Pulmonary nocardiosis is the most common presentation of a Nocardia infection and 30% of the cases manifests as disseminated disease [2,6]. Twenty-five percent of cases involve the pleura [7]. The predominant finding on a chest CT is a multifocal lung consolidation, but a solitary nodule or multiple lung nodules are also common findings [8]. In approximately one-third of the cases, cavitation occurs. Diagnosis is often delayed owing to the low incidence of the various presentations of pulmonary nocardiosis. Also, in the absence of radiologic findings that are suggestive of nocardiosis such as pulmonary nodules or consolidation, correct diagnosis is difficult without medical thoracoscopy.

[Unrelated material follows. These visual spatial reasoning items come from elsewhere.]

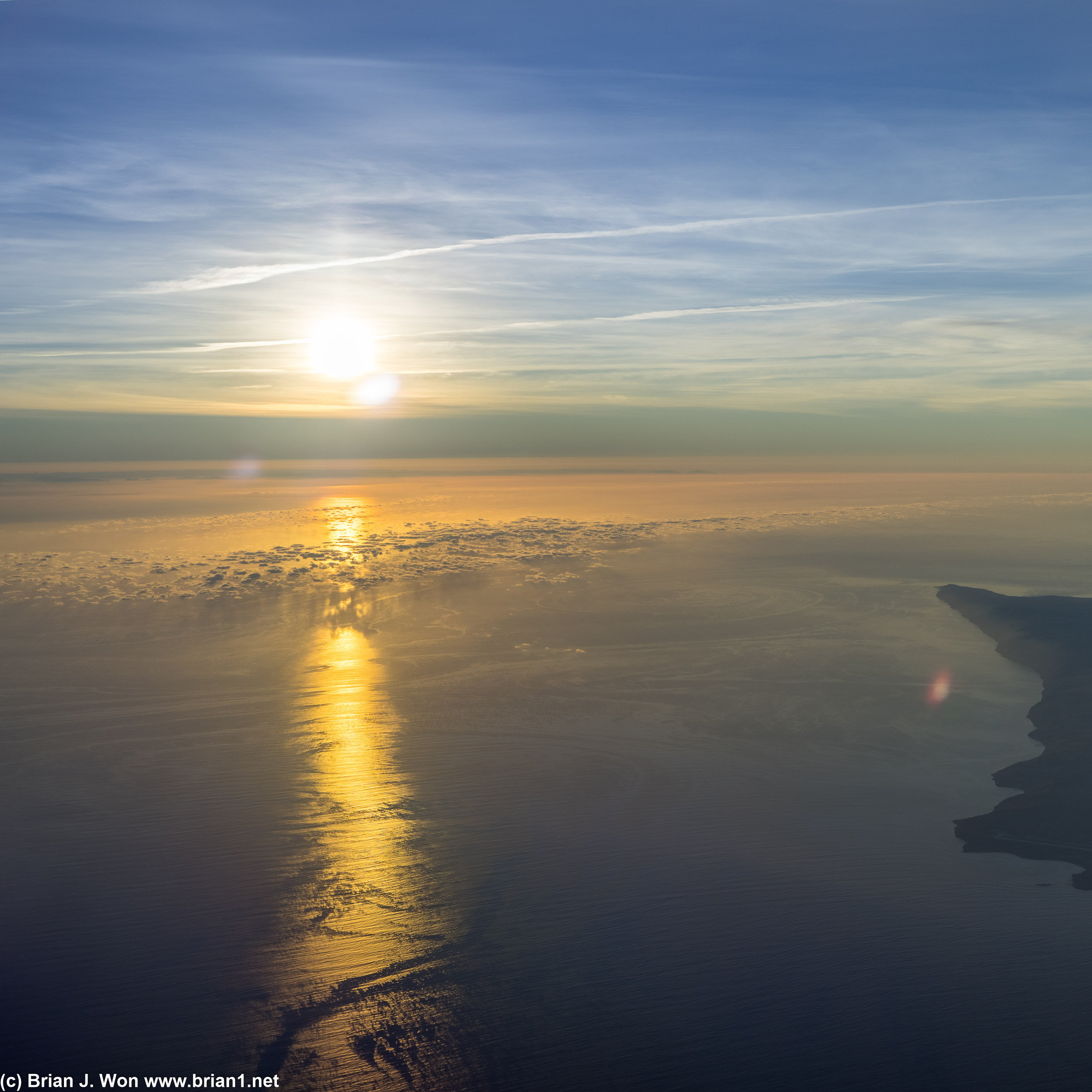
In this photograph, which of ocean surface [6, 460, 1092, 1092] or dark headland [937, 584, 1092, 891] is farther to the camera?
dark headland [937, 584, 1092, 891]

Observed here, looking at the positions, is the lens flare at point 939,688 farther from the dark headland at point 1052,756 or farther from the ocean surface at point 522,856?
the dark headland at point 1052,756

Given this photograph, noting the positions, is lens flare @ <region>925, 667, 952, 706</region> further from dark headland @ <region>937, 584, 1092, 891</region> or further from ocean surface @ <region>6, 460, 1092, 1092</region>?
dark headland @ <region>937, 584, 1092, 891</region>

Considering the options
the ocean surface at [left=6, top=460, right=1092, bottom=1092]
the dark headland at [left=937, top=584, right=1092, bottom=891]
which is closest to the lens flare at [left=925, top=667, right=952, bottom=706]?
the ocean surface at [left=6, top=460, right=1092, bottom=1092]

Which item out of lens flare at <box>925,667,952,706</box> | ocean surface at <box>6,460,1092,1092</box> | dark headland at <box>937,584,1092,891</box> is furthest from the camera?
lens flare at <box>925,667,952,706</box>

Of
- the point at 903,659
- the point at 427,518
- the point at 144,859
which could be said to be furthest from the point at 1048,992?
the point at 427,518

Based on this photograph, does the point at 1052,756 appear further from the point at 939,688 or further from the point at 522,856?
the point at 522,856

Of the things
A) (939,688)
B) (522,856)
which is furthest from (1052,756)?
(522,856)
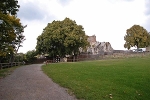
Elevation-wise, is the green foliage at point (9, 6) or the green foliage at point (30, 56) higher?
the green foliage at point (9, 6)

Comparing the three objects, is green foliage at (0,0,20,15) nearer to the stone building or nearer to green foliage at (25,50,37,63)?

In our patient, improvement occurred after treatment with sulfamethoxazole/trimethoprim. For the past 50 years, sulfamethoxazole/trimethoprim has been considered the antimicrobial of choice for nocardiosis [6]. However, the rate of resistance of Nocardia to sulfamethoxazole/trimethoprim is considerably high (10-43%) [3]. A retrospective study has reported that the rate of resistance to sulfamethoxazole/trimethoprim to be as high as 57.9% [4]. Therefore, an antimicrobial susceptibility test and individualized therapy are recommended.
We performed a medical thoracoscopy for examination and drainage of the septate pleural cavity. Medical thoracoscopy is a simple and safe diagnostic and therapeutic tool and had high accuracy for diagnosing pleural disease [9]. Several previous studies have shown high diagnostic yield using medical thoracoscopy in patients with exudative pleural effusion. A meta-analysis showed that overall diagnostic sensitivity of medical thoracoscopy is as high as 91% [10], which was similar to several other studies [11-13]. According to these studies, subjects were almost all suspected to have malignancy and tuberculosis, which were the two leading causes of pleural effusion. Hence, the exact diagnostic yield of medical thoracoscopy is unknown, especially in non-tuberculosis infectious pleural diseases. In our center, among 26 cases who underwent medical thoracoscopy for diagnosis, only two cases had non-tuberculosis infectious disease and seven cases still without diagnosis [14]. An advantage of a medical thoracoscopy is that it can be performed in an outpatient setting under local anesthesia without intubation. It is also a more cost-effective procedure than surgical thoracoscopy. Also, the diagnostic yield can be increased from direct visual assessment of pleura, targeted biopsy, and intervention. Medical thoracoscopy is recommended for various pleural diseases such as an undiagnosed pleural effusion, a malignant pleural effusion, and tuberculous pleurisy. Although it is tolerated well, it is contraindicated in unstable patients, patients who cannot tolerate a unilateral lung collapse, have a fused pleural space and dense adhesions, or have difficult access due to obesity or a thick chest wall [11].
The number of immunosuppressed patients is increasing and nocardiosis could become a common infectious disease encountered by intensivists. Suspicion, early detection, and appropriate treatment determined by drug susceptibility tests are needed for good prognosis.